DATASET EXTRACT:
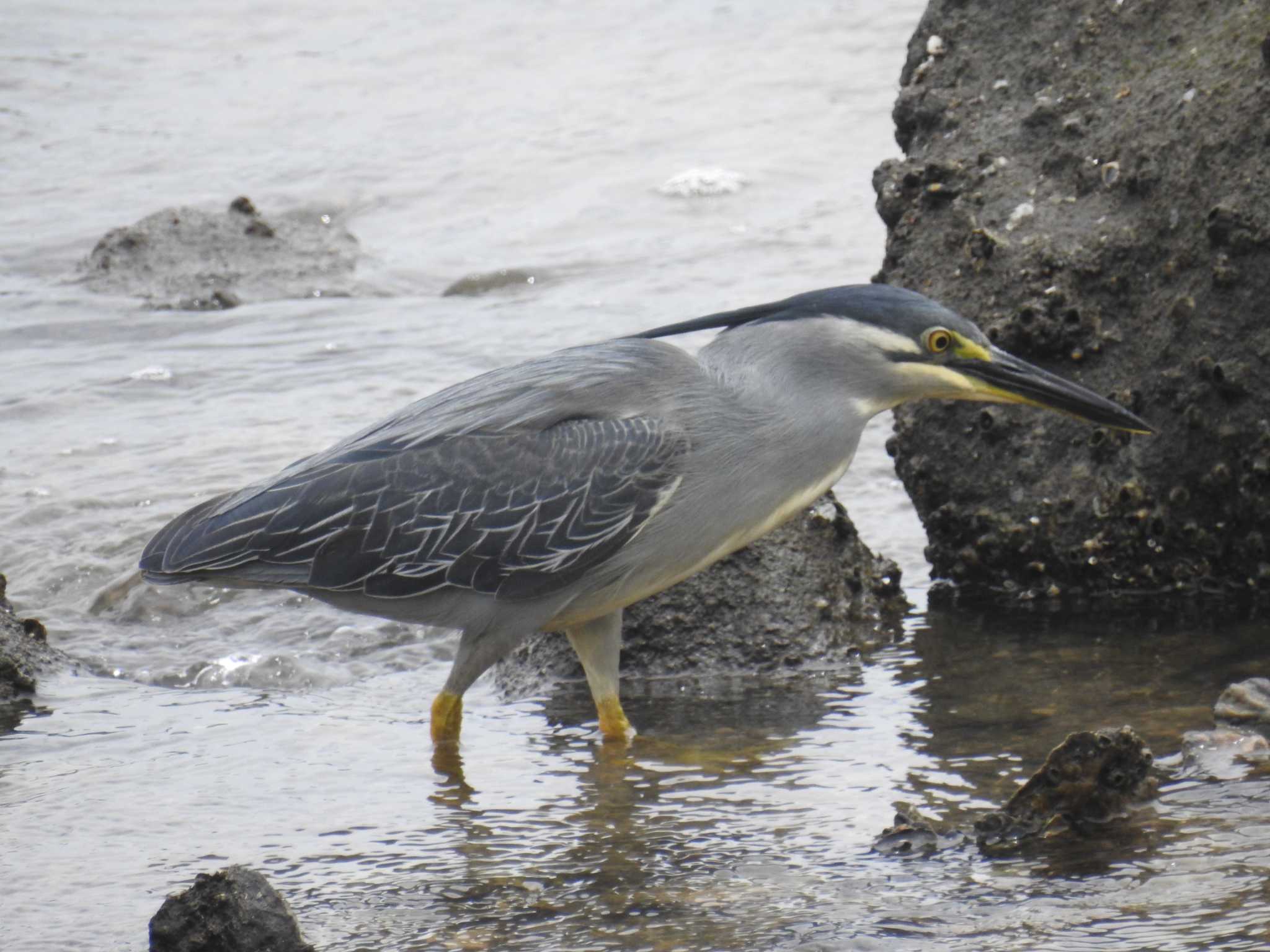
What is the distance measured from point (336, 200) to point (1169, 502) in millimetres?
8494

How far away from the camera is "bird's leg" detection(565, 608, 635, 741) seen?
5.08 meters

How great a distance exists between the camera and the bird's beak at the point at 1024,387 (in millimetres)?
4898

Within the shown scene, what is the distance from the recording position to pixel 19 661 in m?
5.49

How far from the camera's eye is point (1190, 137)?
18.2ft

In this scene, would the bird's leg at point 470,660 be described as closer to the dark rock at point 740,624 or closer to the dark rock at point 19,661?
the dark rock at point 740,624

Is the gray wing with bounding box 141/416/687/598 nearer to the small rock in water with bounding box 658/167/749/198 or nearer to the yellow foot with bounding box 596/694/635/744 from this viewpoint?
the yellow foot with bounding box 596/694/635/744

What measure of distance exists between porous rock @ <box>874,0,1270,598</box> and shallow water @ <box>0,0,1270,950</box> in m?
0.29

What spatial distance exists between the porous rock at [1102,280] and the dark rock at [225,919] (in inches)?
126

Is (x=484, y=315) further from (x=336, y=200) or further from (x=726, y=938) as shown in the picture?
(x=726, y=938)

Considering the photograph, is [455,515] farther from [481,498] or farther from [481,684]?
[481,684]

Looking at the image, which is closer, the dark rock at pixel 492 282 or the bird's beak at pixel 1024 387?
the bird's beak at pixel 1024 387

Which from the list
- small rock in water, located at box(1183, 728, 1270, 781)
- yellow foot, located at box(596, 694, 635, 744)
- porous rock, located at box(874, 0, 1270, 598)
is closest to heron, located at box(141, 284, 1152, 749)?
yellow foot, located at box(596, 694, 635, 744)

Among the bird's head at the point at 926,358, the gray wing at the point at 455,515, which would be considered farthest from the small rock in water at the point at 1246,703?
the gray wing at the point at 455,515

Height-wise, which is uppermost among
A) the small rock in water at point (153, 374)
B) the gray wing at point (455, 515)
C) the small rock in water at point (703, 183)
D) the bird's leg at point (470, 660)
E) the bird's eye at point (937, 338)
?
the small rock in water at point (703, 183)
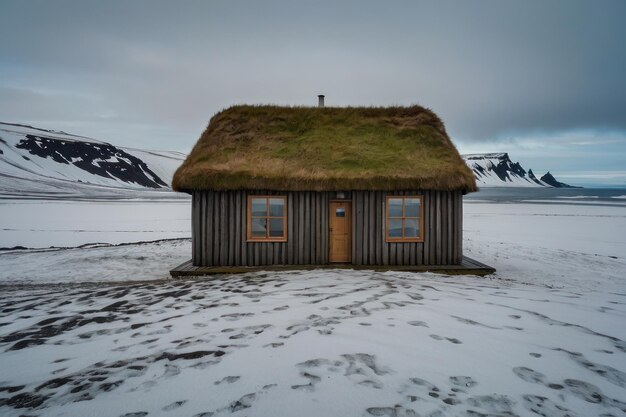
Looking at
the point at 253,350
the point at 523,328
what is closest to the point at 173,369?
the point at 253,350

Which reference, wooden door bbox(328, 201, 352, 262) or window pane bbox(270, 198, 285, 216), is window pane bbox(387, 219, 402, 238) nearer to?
wooden door bbox(328, 201, 352, 262)

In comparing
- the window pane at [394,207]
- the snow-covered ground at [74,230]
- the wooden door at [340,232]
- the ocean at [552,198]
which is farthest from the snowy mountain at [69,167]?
the window pane at [394,207]

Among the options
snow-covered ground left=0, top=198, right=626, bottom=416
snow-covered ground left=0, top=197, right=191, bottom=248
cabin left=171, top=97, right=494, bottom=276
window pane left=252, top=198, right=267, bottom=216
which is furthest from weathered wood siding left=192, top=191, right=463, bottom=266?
snow-covered ground left=0, top=197, right=191, bottom=248

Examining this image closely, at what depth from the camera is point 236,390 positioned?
350cm

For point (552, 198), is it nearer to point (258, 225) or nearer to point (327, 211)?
point (327, 211)

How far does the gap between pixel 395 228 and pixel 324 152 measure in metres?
3.27

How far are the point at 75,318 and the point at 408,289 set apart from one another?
610 cm

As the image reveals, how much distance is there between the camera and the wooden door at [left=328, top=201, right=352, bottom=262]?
11016mm

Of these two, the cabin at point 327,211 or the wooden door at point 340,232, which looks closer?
the cabin at point 327,211

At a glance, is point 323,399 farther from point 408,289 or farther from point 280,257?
point 280,257

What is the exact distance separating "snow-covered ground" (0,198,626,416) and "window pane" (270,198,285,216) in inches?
111

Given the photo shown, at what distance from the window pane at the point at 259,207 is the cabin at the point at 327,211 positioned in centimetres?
3

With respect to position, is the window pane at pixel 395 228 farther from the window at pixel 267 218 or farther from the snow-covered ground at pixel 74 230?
the snow-covered ground at pixel 74 230

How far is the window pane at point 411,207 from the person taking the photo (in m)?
10.9
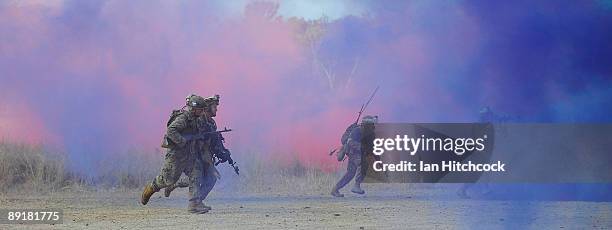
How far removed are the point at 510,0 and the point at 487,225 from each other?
5640 mm

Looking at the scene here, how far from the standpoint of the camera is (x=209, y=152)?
43.4 ft

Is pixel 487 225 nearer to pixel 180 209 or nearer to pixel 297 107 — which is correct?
pixel 180 209

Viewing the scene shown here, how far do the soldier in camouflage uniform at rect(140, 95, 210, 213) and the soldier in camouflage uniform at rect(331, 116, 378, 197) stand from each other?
246cm

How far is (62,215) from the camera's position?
12.6 m

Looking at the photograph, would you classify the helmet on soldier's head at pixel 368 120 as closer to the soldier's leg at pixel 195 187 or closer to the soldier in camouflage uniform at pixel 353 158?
the soldier in camouflage uniform at pixel 353 158

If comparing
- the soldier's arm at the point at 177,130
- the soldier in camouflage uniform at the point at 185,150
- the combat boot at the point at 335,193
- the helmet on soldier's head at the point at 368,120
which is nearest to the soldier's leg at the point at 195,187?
the soldier in camouflage uniform at the point at 185,150

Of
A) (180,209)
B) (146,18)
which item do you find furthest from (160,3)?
(180,209)

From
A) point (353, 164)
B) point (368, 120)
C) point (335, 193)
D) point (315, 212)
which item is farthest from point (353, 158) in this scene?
point (315, 212)

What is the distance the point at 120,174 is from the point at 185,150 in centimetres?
303

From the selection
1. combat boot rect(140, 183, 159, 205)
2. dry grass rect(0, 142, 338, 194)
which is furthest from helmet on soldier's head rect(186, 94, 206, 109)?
dry grass rect(0, 142, 338, 194)

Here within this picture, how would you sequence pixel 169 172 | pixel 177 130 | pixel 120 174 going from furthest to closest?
1. pixel 120 174
2. pixel 169 172
3. pixel 177 130

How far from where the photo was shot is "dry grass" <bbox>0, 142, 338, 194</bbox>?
602 inches

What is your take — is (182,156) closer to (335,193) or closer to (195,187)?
(195,187)

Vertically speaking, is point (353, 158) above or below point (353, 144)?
below
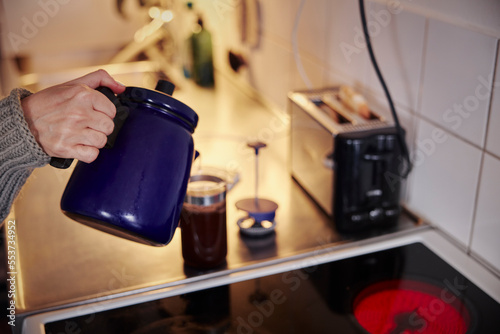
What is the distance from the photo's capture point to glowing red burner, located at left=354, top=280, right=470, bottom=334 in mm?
782

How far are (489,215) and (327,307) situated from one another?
311mm

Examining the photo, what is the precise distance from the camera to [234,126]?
5.17 feet

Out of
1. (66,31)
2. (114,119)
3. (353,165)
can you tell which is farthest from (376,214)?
(66,31)

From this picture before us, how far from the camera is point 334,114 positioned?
1084 millimetres

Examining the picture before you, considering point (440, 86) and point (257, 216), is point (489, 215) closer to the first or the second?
point (440, 86)

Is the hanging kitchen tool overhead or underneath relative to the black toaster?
underneath

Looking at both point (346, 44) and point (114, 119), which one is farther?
point (346, 44)

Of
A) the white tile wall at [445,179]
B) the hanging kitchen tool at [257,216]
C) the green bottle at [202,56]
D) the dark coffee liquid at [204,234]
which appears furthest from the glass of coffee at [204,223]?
the green bottle at [202,56]

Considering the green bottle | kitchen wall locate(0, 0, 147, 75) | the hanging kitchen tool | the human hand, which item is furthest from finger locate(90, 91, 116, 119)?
kitchen wall locate(0, 0, 147, 75)

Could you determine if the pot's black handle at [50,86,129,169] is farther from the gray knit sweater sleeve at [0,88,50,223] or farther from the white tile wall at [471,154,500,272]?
the white tile wall at [471,154,500,272]

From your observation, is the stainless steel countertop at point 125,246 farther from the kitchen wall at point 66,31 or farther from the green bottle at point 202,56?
the kitchen wall at point 66,31

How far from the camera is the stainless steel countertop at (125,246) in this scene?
896 millimetres

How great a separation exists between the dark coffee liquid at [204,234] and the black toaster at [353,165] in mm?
232

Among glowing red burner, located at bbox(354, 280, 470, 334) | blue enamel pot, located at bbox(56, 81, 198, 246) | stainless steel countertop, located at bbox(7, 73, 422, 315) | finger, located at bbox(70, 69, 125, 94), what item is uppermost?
finger, located at bbox(70, 69, 125, 94)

STATED EXERCISE: Reproduce only the lines running from the one that contains "Considering the green" to the last line of the records.

EXPECTED ANSWER:
Considering the green bottle | kitchen wall locate(0, 0, 147, 75) | the hanging kitchen tool | the human hand, which item is furthest from finger locate(90, 91, 116, 119)?
kitchen wall locate(0, 0, 147, 75)

Could you determine if the pot's black handle at [50,86,129,169] is farther from the gray knit sweater sleeve at [0,88,50,223] or farther from the white tile wall at [471,154,500,272]?
the white tile wall at [471,154,500,272]

From your observation, is the stainless steel countertop at point 125,246 farther from the kitchen wall at point 66,31 or farther from the green bottle at point 202,56?
the kitchen wall at point 66,31

How far from the camera is the stainless steel countertop at (125,246) in this scene?
896 millimetres

How great a separation exists between the dark coffee liquid at [204,234] and the black toaster at [353,165] in mm?
232

Among glowing red burner, located at bbox(354, 280, 470, 334) | blue enamel pot, located at bbox(56, 81, 198, 246) | stainless steel countertop, located at bbox(7, 73, 422, 315) | finger, located at bbox(70, 69, 125, 94), what item is uppermost?
finger, located at bbox(70, 69, 125, 94)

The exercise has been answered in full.